Mojo era a terra, con la faccia nell'erba sintetica e le mani che, in una contorsione innaturale, andavano a cercare un punto imprecisato della propria schiena. Il gelo era sceso sui centodiecimila dello stadio, mentre l'unico suono era quello del Sistema Automatico di Controllo, che annunciava l'espulsione dal terreno di gioco del difensore centrale della squadra dei Campioni della Federazione per condotta violenta ed antisportiva. Dopo il goal del 2 a 1, infatti, il giocatore aveva raggiunto l'autore della rete e, non visto, l'aveva colpito alla schiena con un calcio. Ora, come previsto dal regolamento, doveva abbandonare il campo. Ma non sarebbe stato il solo: anche Mojo, con una profonda ferita alla schiena, era costretto a terminare anzitempo la sua partita e lasciare anche la sua squadra in dieci, non avendo a disposizione nessuna “riserva” che potesse entrare in campo.
Tutti i grandi eventi della storia non sono mai avvenuti in un preciso istante fermo e fissato nel tempo. L'Impero Romano, ad esempio, non crollò in un solo giorno, ma sotto il peso di anni ed anni di lotte interne, di disgregazioni politiche. Ma se guardiamo bene, se valutiamo le cose con attenzione, in ogni caso ci sono sempre uno o due “bivi” dove la strada scelta ha avuto conseguenze inimmaginabili. Nella Seconda Guerra Mondiale i soldati Alleati si trovarono pressochè disarmati ed indifesi in quel di Dunkerque ad aspettare un soccorso dal mare che tardava ad arrivare. Sarebbe bastato far alzare uno stormo di bombardieri Heinkel ed ora sul Castello di Windsor sventolerebbe la bandiera del Terzo Reich. Ma l'ordine non arrivò. Mentre due inservienti adagiavano Mojo sulla lettiga robotizzata per trasportarlo verso l'infermeria, il difensore espulso abbandonava in silenzio il campo. E fu lì che qualcosa cambiò. Come per il bambino che gridò “il Re è nudo!”, l'urlo di Mojo aveva strappato un velo davanti agli occhi dei centodiecimila che affollavano lo stadio. I loro beniamini, i loro semidei li avevano delusi. Non erano i campioni dello sport e della lealtà. Non più. Erano uomini come gli altri. Anzi, peggio degli altri, perchè capaci di colpire a tradimento un ragazzo solo perchè ha segnato un goal. Solo perchè è stato migliore.

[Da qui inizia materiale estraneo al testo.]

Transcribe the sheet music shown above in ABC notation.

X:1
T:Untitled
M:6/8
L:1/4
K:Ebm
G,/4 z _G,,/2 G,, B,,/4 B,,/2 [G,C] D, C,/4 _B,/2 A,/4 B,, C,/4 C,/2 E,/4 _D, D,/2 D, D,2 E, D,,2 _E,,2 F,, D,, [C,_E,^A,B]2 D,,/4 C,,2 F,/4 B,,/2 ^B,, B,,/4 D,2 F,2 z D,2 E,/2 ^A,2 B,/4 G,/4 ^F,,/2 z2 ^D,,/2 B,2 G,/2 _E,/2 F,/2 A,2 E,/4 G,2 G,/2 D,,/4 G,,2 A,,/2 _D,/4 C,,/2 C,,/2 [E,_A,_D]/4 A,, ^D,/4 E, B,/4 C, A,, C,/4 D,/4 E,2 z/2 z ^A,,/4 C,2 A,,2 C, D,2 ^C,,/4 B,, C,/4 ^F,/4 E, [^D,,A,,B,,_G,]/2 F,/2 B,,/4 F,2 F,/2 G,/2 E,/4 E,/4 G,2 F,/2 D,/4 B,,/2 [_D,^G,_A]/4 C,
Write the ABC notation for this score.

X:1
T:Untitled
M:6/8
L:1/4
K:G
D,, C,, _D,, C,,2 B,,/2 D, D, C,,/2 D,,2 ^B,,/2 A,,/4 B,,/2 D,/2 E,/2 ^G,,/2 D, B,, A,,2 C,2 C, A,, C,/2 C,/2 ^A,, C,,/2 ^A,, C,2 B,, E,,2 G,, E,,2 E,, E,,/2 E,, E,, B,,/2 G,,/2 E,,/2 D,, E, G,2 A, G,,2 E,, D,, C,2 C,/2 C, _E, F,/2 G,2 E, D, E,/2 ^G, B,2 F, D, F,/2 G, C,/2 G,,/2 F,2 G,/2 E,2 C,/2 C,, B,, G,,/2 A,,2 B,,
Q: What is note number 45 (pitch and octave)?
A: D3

Piano piano, una voce cominciò ad ululare verso quel gigante tatuato che si avviava verso il tunnel dal quale un'ora prima era uscito accolto come un Eroe. Poi un'altra voce. Poi un'altra ancora. L'uomo scomparve dentro all'imboccatura del tunnel in un diluvio di fischi ed ululati, mentre le due squadre si apprestavano a riprendere il gioco.
A molti dei giocatori corse un brivido lungo la schiena. Ed anche il Console, lassù in tribuna, sentì di colpo freddo.